Jump to content

Recommended Posts

Posted

Have a 401(k) plan where the 100% business owner did a Roth conversion back in late 2011. He now has a Roth account and a traditional account under the plan. His required beginning date is 4/1/17 but he wants to take RMDs in 2016.

My understanding is that:

1. We calculate the RMD separately for each account.

2. He can take each portion at different times during 2016 as long as the total of each is taken by December 31, 2016.

3. The 5 year requirement is waived for his Roth portion because that consists entirely of his conversion.

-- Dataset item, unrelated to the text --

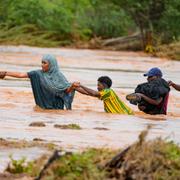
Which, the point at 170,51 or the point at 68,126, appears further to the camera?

Does anyone agree / disagree with the above?

Thanks.

Posted

Just curious, where did you read that the 5 year requirement (for qualified distributions, I presume) is waived for the Roth portion? Thanks.

Posted

Just curious, where did you read that the 5 year requirement (for qualified distributions, I presume) is waived for the Roth portion? Thanks.

It's not waived. I think he means the 5 year requirement has been satisfied since the conversion was in 2011, then 2011 was year 1, 2015 was year 5.

Posted

what I understand (and the ERISA Outline Book 6 section VII D.2e6 says

"Thus the Value of the Account Balance will include the designated Roth account"

so there would be no need to calculate an RMD separately. (If it is a Roth IRA then there is no minimum distribution)

so you take Value of the Account Balance and divide by the proper factor and that is the min distribution.

I don't think there is a requirement you then have to then pro-rata the amount from Roth and other sources, but obviously the tax consequences are different depending on which sources you take it from.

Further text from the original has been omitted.